Kolaborasi Jadi Kunci Pemberdayaan
Arifah menyatakan bahwa keberhasilan pemberdayaan perempuan tidak dapat dilakukan secara parsial oleh satu pihak saja.
Ia mengatakan, "Keberhasilan pemberdayaan perempuan melalui pendidikan tidak dapat dicapai oleh satu pihak saja. Diperlukan kolaborasi yang kuat dan berkelanjutan dari seluruh pemangku kepentingan."
Ia juga mengapresiasi inisiatif Menteri Pendidikan Dasar dan Menengah Abdul Mu'ti dalam penyelenggaraan kegiatan tersebut.
Menurutnya, pendidikan menjadi fondasi utama dalam meningkatkan kapasitas perempuan di berbagai aspek kehidupan.
Ia mengungkapkan, "Pendidikan bukan hanya sekadar pengetahuan untuk mendapatkan akses pengetahuan, tetapi juga membangun kepercayaan diri, memperluas pilihan hidup, dan meningkatkan kualitas pengambilan keputusan, baik di tingkat individu maupun di tingkat keluarga dan sosial."
Strategi Pengarusutamaan Gender dalam Pendidikan
Arifah menjelaskan bahwa pemerintah telah menetapkan pengarusutamaan gender sebagai strategi nasional dalam pembangunan.

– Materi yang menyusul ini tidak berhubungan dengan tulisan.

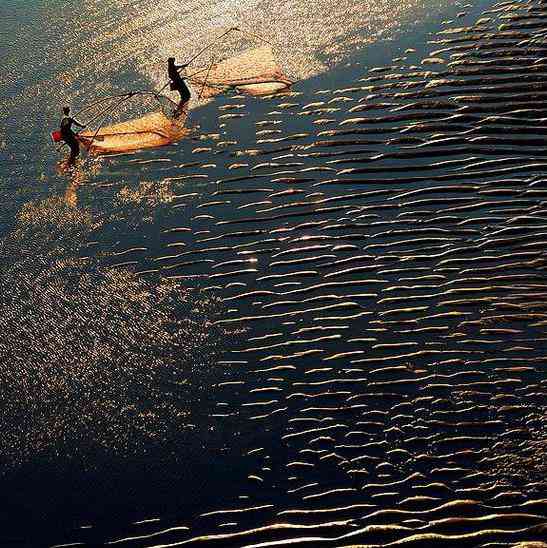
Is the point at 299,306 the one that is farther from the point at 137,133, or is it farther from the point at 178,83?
the point at 178,83

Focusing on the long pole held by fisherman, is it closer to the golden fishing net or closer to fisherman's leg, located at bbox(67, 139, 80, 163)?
the golden fishing net

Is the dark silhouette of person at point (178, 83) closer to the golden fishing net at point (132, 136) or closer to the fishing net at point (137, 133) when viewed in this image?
the fishing net at point (137, 133)

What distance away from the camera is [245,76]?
75.7ft

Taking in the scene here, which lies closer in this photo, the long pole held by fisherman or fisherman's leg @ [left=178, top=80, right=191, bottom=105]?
fisherman's leg @ [left=178, top=80, right=191, bottom=105]

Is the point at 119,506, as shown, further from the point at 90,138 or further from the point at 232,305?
the point at 90,138

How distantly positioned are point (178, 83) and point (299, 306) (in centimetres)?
952

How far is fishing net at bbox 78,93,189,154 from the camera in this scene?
838 inches

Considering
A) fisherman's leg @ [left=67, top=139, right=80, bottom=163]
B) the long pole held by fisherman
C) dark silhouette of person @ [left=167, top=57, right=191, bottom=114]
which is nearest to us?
fisherman's leg @ [left=67, top=139, right=80, bottom=163]

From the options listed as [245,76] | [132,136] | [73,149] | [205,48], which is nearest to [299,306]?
[132,136]

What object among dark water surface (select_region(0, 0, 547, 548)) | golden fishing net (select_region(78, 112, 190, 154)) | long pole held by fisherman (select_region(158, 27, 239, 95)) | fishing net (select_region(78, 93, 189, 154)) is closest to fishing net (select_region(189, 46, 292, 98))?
dark water surface (select_region(0, 0, 547, 548))

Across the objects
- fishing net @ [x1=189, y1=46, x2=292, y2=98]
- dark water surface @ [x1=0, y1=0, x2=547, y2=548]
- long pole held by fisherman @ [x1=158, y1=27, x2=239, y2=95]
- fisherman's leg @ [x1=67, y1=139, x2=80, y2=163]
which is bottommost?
dark water surface @ [x1=0, y1=0, x2=547, y2=548]

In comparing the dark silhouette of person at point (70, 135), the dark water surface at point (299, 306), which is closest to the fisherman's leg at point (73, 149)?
the dark silhouette of person at point (70, 135)

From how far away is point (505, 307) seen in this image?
14898 millimetres

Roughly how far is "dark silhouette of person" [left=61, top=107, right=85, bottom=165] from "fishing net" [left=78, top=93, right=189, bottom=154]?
0.25 meters
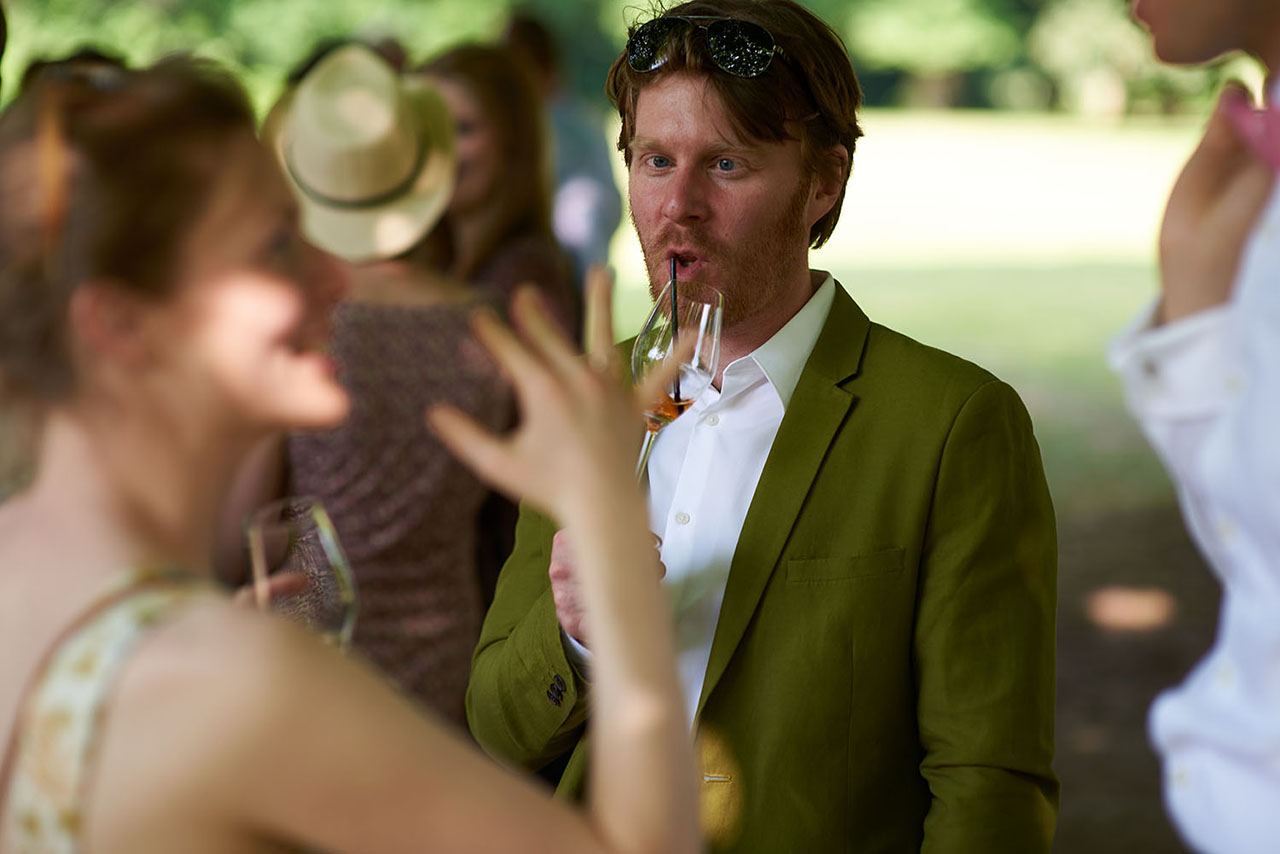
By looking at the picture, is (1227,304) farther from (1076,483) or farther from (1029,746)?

Ia menuturkan bahwa kebijakan ini bertujuan memastikan perempuan dan laki-laki memiliki akses, partisipasi, kontrol, dan manfaat yang setara dalam seluruh proses pembangunan.
Dalam sektor pendidikan, implementasi strategi tersebut dilakukan melalui berbagai langkah konkret.
Ia mengatakan, "Yang pertama adalah penguatan kebijakan dan perencanaan yang responsif gender. Kedua, transformasi kurikulum dan bahan ajar."
Ia menambahkan, "Ketiga adalah penciptaan lingkungan pendidikan yang aman dan inklusif. Keempat, peningkatan kapasitas tenaga pendidik dan kependidikan."
Ia melanjutkan, "Dan yang kelima adalah perluasan akses dan partisipasi perempuan khususnya dalam bidang STEM."
Arifah berharap pencanangan Bulan Pemberdayaan Perempuan melalui Pendidikan menjadi awal gerakan berkelanjutan.
Ia menegaskan, "Saya berharap pencanangan bulan pemberdayaan perempuan melalui pendidikan ini menjadi awal dari gerakan besar yang berkelanjutan, sebuah gerakan yang tidak berhenti di seremoni, tetapi diwujudkan dalam aksi nyata kebijakan yang berpihak, serta perubahan cara pandang dalam masyarakat."
Acara tersebut turut dihadiri sejumlah pejabat kementerian terkait sebagai bentuk dukungan terhadap penguatan peran perempuan melalui pendidikan.